Published January 27, 2006

PESHAWAR, Jan 26: Veteran politician Khan Abdul Wali Khan died here on Thursday morning after protracted illness. He was 89. He has left behind his wife, two sons and two daughters.

The funeral will be held in the city’s Jinnah Park at 3pm on Friday and the late leader will be buried in his ancestral graveyard in the Utmanzai village of Charsadda.

Thousands of people thronged the Jinnah Park where his coffin had been kept for a last glimpse of their leader.

“This is an irreparable loss,” a sobbing Begum Nasim Wali Khan said.

“I can’t imagine that my partner, my political mentor, my role model and my leader, for whom I struggled when he was imprisoned, has left me. I can’t imagine that I wouldn’t see him again,” she said as tears rolled down her cheeks.

“It’s a personal loss but it is also a political loss. Pukhtuns don’t value their leaders when they are alive, they come to realize their importance when they are gone,” she quoted the great Red Shirt leader Khan Abdul Ghaffar Khan as having said.

With Wali Khan’s death, the first generation of the Bacha Khan dynasty is over. He was the last of the three surviving sons of the great freedom fighter. His only step sister, 84, is alive.

Asfandyar Wali, the eldest son of the ANP Rahbar-i-Tehrik, received mourners at the Jinnah Park.

Wali Khan, who had been seriously ill for some time, was shifted to Peshawar on Monday after suffering a stroke.
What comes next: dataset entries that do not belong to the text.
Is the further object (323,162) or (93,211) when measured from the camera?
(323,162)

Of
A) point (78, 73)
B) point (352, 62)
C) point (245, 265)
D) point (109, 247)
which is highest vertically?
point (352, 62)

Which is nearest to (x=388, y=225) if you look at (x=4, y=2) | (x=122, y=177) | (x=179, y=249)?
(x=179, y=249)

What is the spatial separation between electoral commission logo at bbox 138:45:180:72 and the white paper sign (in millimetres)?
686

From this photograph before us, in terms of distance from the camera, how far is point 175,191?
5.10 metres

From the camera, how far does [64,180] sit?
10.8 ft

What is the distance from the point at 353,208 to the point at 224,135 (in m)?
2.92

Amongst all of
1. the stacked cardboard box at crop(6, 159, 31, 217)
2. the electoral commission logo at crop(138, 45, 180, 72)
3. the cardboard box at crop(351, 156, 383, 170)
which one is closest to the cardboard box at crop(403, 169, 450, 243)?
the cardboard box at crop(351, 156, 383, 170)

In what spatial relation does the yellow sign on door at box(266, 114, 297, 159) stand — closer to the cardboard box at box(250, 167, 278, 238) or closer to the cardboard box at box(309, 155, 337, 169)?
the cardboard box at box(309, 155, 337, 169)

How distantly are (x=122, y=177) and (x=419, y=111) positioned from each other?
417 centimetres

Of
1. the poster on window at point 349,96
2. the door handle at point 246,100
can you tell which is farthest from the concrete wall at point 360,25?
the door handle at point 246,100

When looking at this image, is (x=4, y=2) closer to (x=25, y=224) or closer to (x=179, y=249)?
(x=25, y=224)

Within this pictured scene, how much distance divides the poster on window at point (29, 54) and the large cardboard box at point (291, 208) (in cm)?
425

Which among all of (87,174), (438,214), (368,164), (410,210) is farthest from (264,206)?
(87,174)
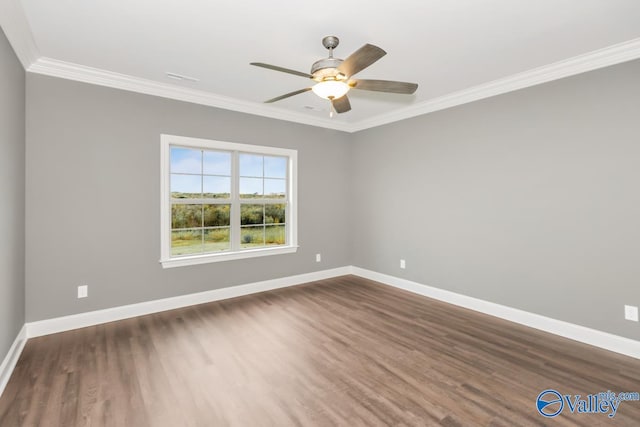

Doctors treated him for high blood pressure, breathlessness and high sugar level at the residence of his daughter Dr Gulalai.

Wali Khan suffered a heart attack at 7:11am on Thursday. The attack proved fatal and he breathed his last at around 7:15.

Governor Khalilur Rehman, Chief Minister Akram Khan Durrani, Peshawar-based Afghan Consul-General Abdul Khaliq Farahi and a large number of politicians offered condolences to Asfandyar Wali. They also offered Fateha for the departed soul.

An Indian delegation led by A. Rehman Khan, deputy chairman of Rajya Sabha, the upper house of parliament, and a 25-member delegation led by Afghanistan’s vice-president Karim Khalili are due in Peshawar to attend the funeral of the nationalist leader.

Former Afghan president Prof Burhanuddin Rabbani will accompany the delegation.